Today’s Supreme Court ruling in City of Arlington v. FCC reveals a sharp divide—not along the usual ideological lines—among the justices over when an agency’s interpretation of a statutory ambiguity is entitled to deference under the Chevron framework that the Court adopted in 1984. A quick overview:
In his majority opinion for five justices (himself, Thomas, Ginsburg, Sotomayor, and Kagan), Justice Scalia holds that “an agency’s interpretation of a statutory ambiguity that concerns the scope of its regulatory authority (that is, its jurisdiction)” is entitled to Chevron deference. Among other things, Scalia rejects as a “mirage” the “distinction between ‘jurisdictional’ and ‘nonjurisdictional’ interpretations.” (Slip op. at 5.) Rather, “the question in every case is, simply, whether the statutory text forecloses the agency’s assertion of authority, or not.” (Slip op. at 9.)

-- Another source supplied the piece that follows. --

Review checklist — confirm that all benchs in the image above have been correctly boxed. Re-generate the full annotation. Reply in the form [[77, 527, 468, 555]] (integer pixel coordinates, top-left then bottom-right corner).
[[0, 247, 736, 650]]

In dissent, the Chief Justice, joined by Justices Kennedy and Alito, sets as backdrop the “danger posed by the growing power of the administrative state” and the role of Chevron deference as “a powerful weapon in an agency’s regulatory arsenal.” (Dissent at 4.) The Chief doesn’t posit a line between jurisdictional and nonjurisdictional interpretations, but instead maintains that an agency interpretation warrants Chevron deference “only if Congress has delegated authority to definitively interpret a particular ambiguity in a particular manner.” (Dissent at 11.) Whereas the Chief Justice defends his approach as consistent with the Court’s precedents (“We have never faltered in our understanding of this straightforward principle”), Scalia says that the Chief’s approach “proposes … a massive revision of our Chevron jurisprudence.”
On a first skim, Justice Breyer’s separate opinion concurring in the judgment seems to me more consistent with the Chief’s general approach. So that would mean that there is a 5-to-4 divide on the Court.
There will surely be vigorous discussion and debate among administrative-law experts over this ruling.